**Stated task:** Carry on the article about the metal band Kalmah, picking up right after its final sentence.

**Extract provided:**
[start]
Kalmah is a Finnish melodic death metal band from Pudasjärvi that formed in 1998. In less than a year after its formation, Kalmah was signed by Spinefarm Records.  The word "kalmah" is Karelian and could be translated as "to the grave" or "to the death".

History

In 1991, Pekka Kokko and Petri Sankala founded the metal band Ancestor. After Ancestor had recorded two demos, Antti Kokko joined the band as lead guitarist. In 1998, after five demos, Ancestor disbanded and Kalmah formed. The new band consisted of Pekka Kokko performing vocals and guitar, Antti Kokko on lead guitar, Pasi Hiltula on keyboards, Altti Veteläinen on bass, and Petri Sankala on drums.

Kalmah began to write songs for a promotional CD entitled Svieri Obraza. With this demo, they acquired a recording contract with Spinefarm Records and headed to Tico-Tico Studios to record their debut album, Swamplord which was released in 2000.

By November 2001, they returned to Tico-Tico Studios to record their second studio album, They Will Return.  By this time, Veteläinen and Sankala were replaced by Timo Lehtinen on bass and Janne Kusmin on drums, respectively.  In 2002, Kalmah played shows in Finland and at Wacken Open Air. In February 2003, they recorded their third studio album, Swampsong. In 2004, keyboardist Pasi Hiltula left and was replaced by Marco Sneck. The band released The Black Waltz in 2006 and For the Revolution in 2008.  Kalmah toured in Canada and Finland to promote the latter album.

12 Gauge

Kalmah's sixth studio album was released in Japan on 24 February 2010, Canada on 2 March, Europe on 3 March and North America on 6 April.

Recording and mixing took place from May to August at Tico-Tico Studios in Finland, and mastering for the disc took place at the Cutting Room in Sweden.

The track "Bullets Are Blind" was released in December 2009 on a 2-CD collection included with the 35th anniversary issue of Soundi magazine.
[end]
**Recorded information:**
[start]
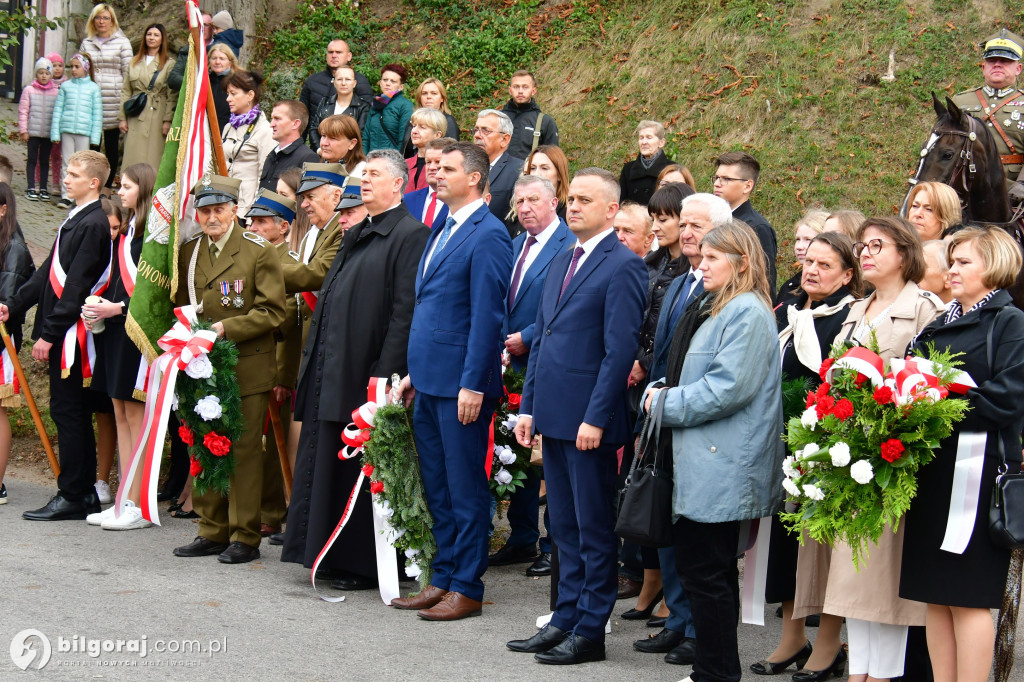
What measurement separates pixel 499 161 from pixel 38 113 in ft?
24.9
[end]
**Answer:**
In March 2010, 12 Gauge became the first Kalmah album to be released on vinyl.  The album was mastered for vinyl by Joona Lukala, Noise for Fiction, and released by Svart Records in a limited run of 500 copies.

Seventh Swamphony

In 2012, Kalmah finished filming a new music video for their upcoming album, due to be released in 2013. The band have kept fans up to date with their process via social networking website Facebook by uploading different photos, as well as a short behind the scenes video from the day of filming their video. They also announced that they currently have 6 songs finished, and they plan to enter the studio in January 2013.

The artwork for their seventh studio album will be created by artist Juha Vuorma, the man also behind the art of Kalmah's first 3 albums.

In April 2013, it was announced that the band will release their seventh studio album, Seventh Swamphony, on 17 June.

Palo
Kalmah's eighth album, Palo, was released on April 6, 2018. A single from the album, "Evil Kin" was released on February 9, 2018.

Musical style 
The band's musical style is primarily classified as melodic death metal with their sound including strong influences of power metal, thrash metal and black metal. Musically, the band has been compared to fellow Finnish metal acts Children of Bodom, Norther and Wintersun.

Discography 

Studio albums
 Swamplord (2000)
 They Will Return (2002)
 Swampsong (2003)
 The Black Waltz (2006)
 For the Revolution (2008)
 12 Gauge (2010)
 Seventh Swamphony (2013)
 Palo (2018)

Demos and EPs
As Ancestor
 Ethereal Devotion (1992)
 Material World God (1993)
 With No Strings Attached (1995)
 Tomorrow (1997)
 Under the Burbot's Nest (1998)
As Kalmah
 Svieri Obraza (1999) − promo
 Demo 2004 (2004)

Videos
 Withering Away (2000)
 The Groan of Wind (2006)
  12 Gauge studio diary in seven parts (2009)
 12 Gauge (2010) (music video)
 Seventh Swamphony (2013)
 Evil Kin (2018)
 Blood Ran Cold (2018)
 Take Me Away (2018)

Band members 

Current members
 Pekka Kokko – rhythm guitar, vocals (1998–present)
 Antti Kokko – lead guitar (1998–present)
 Timo Lehtinen – bass (2001–present)
 Janne Kusmin – drums (2001–present)
 Veli-Matti Kananen – keyboards (2012–present)

Former members
 Altti Veteläinen – bass guitar (1998–2001)
 Petri Sankala – drums (1998–2001)
 Antti-Matti Talala – keyboards (1999)
 Pasi Hiltula – keyboards (1999–2004)
 Marco Sneck – keyboards(2004–2011)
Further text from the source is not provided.